Copy Delta tables into Kuzu

You can use a COPY FROM statement to copy the contents of a Delta table into Kuzu.

CREATE NODE TABLE student (ID INT64 PRIMARY KEY, name STRING);
COPY student FROM '/tmp/student' (file_format='delta');
┌─────────────────────────────────────────────────┐
│ result │
│ STRING │
├─────────────────────────────────────────────────┤
│ 3 tuples have been copied to the student table. │
└─────────────────────────────────────────────────┘

Access Delta tables hosted on S3

Kuzu also supports scanning and copying Delta tables hosted on S3.

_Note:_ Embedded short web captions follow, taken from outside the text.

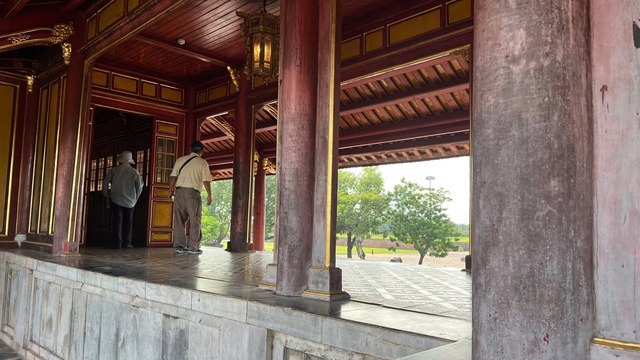 Huế chi hàng trăm triệu sơn lại lầu Ngũ Phụng Sau trùng tu - Ảnh 11. Huế chi hàng trăm triệu sơn lại lầu Ngũ Phụng Sau trùng tu - Ảnh 11.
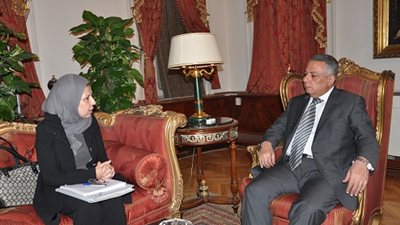 أبو النصر : إنشاء مركزين للمتسربين من التعليم في السادس من أكتوبر والعاشر من رمضان
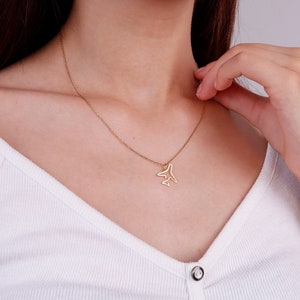 Colar de avião de ouro maciço 14K, joias de contorno de avião, pingente de avião de ouro verdadeiro, colar de viagem, colar de barra de nome, pingente de avião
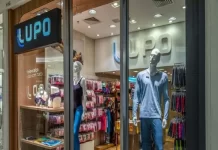 Robôs fazem apresentação especial no Shopping Lupo em Araraquara na campanha de Natal da Lupo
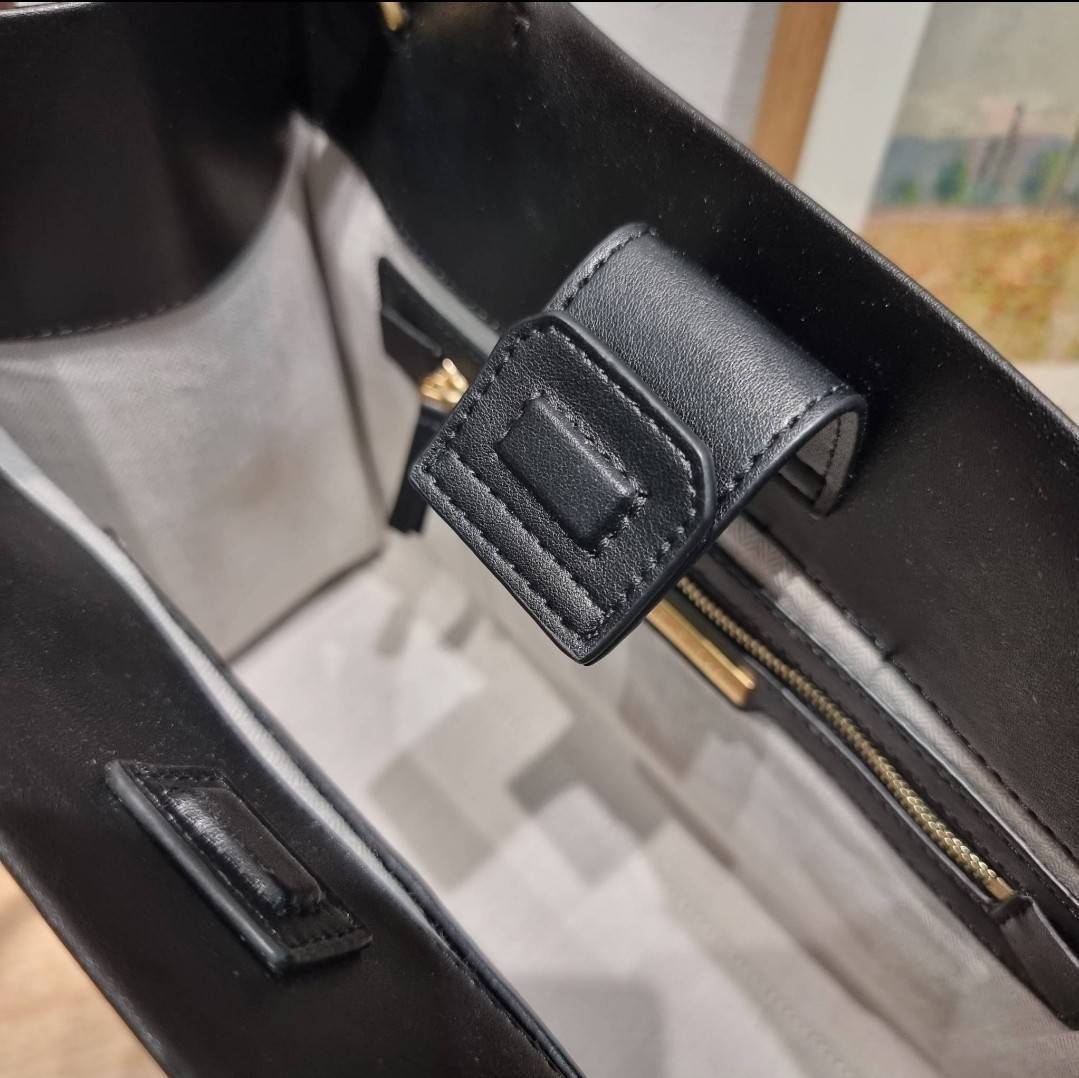 TORY BURCH ECO ELLA TOTE BAG / TORY TOTE BAG พร้อมส่ง 3 สี กระเป๋าสะพายทรงโท้ท ขนาดกำลังสวย จุของได้เต็มที่ รูปทรงคลาสสิคชวนใช้ โดดเด่นด้วย patch โลโก้ คอลเลคชั่นน้องใหม่ ส่งมาให้สาวๆได้ใจฟูอีกหนึ่งไอเท็ม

Configure the S3 connection

Before reading and writing from S3, you have to configure the connection using a CALL statement.

CALL <option_name>='<option_value>'

The following options are supported:

OptionDescription
s3_access_key_idS3 access key ID
s3_secret_access_keyS3 secret access key
s3_endpointS3 endpoint
s3_regionS3 region
s3_url_styleUses S3 URL style (should either be vhost or path)

Requirements on the S3 server API

FeatureRequired S3 API features
Public file readsHTTP Range request
Private file readsSecret key authentication

Scan Delta tables from S3

LOAD FROM 's3://kuzu-sample/sample-delta' (file_format='delta')
RETURN *;

Copy Delta tables from S3 into Kuzu

CREATE NODE TABLE student (ID INT64 PRIMARY KEY, name STRING);
COPY student FROM 's3://kuzu-sample/student-delta' (file_format='delta');

Limitations

The delta extension currently does not support exporting data from Kuzu to Delta files.